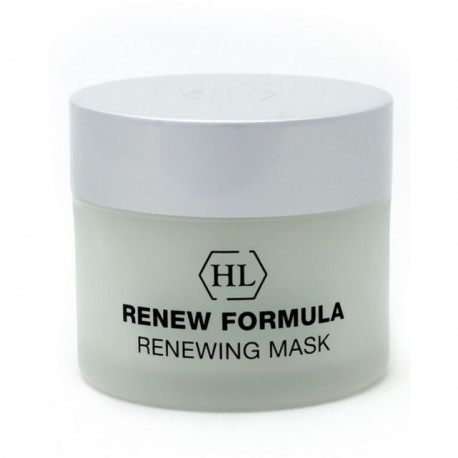 RENEWING MASK Holy Land, 250 ml / Сокращающая маска Холи Лэнд, 250 мл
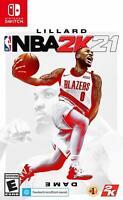 NBA 2K21 - Nintendo Switch Game Sealed Brand New 2K 21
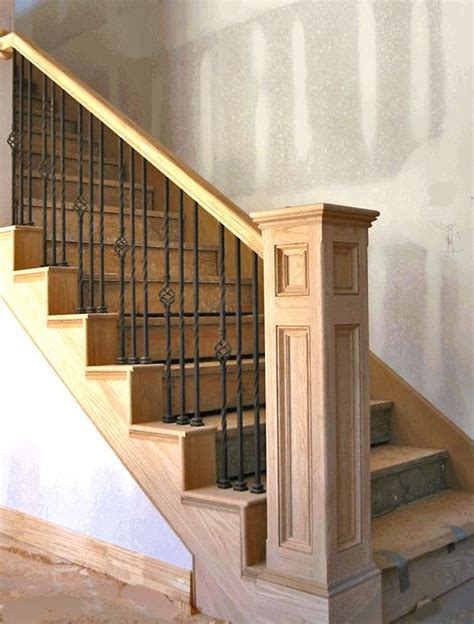 space between spindles banister wrought iron banister iron staircase and wrought iron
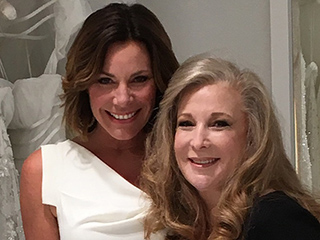 All About Luann de Lesseps' Three Wedding Dresses, Straight from the Designer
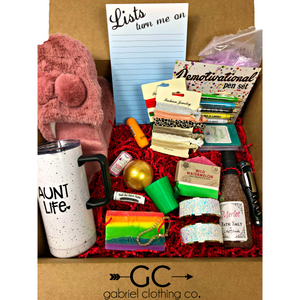 Christmas Gift Box Large - Gabriel Clothing Company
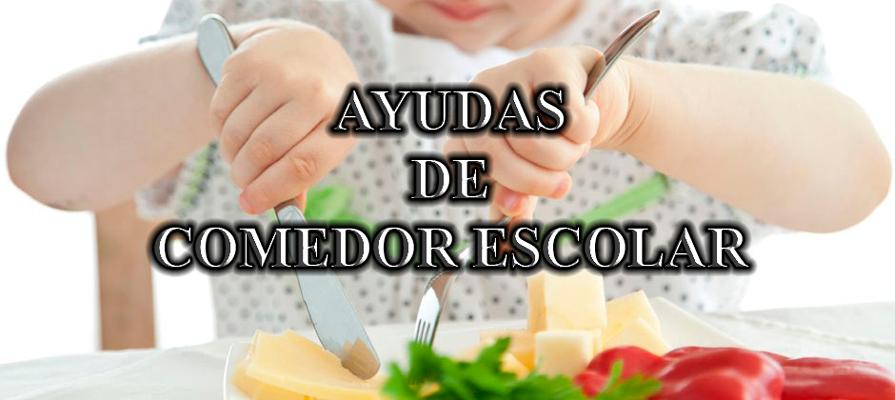 Ayudas Comedor y material escolar del Concello de Vigo - Vigopeques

* [THE TASK]
The reply must hold every line above exactly as written and none of the pictures.

* [ANSWER BELOW]
 RENEWING MASK Holy Land, 250 ml / Сокращающая маска Холи Лэнд, 250 мл
 NBA 2K21 - Nintendo Switch Game Sealed Brand New 2K 21
 space between spindles banister wrought iron banister iron staircase and wrought iron
 All About Luann de Lesseps' Three Wedding Dresses, Straight from the Designer
 Christmas Gift Box Large - Gabriel Clothing Company
 Ayudas Comedor y material escolar del Concello de Vigo - Vigopeques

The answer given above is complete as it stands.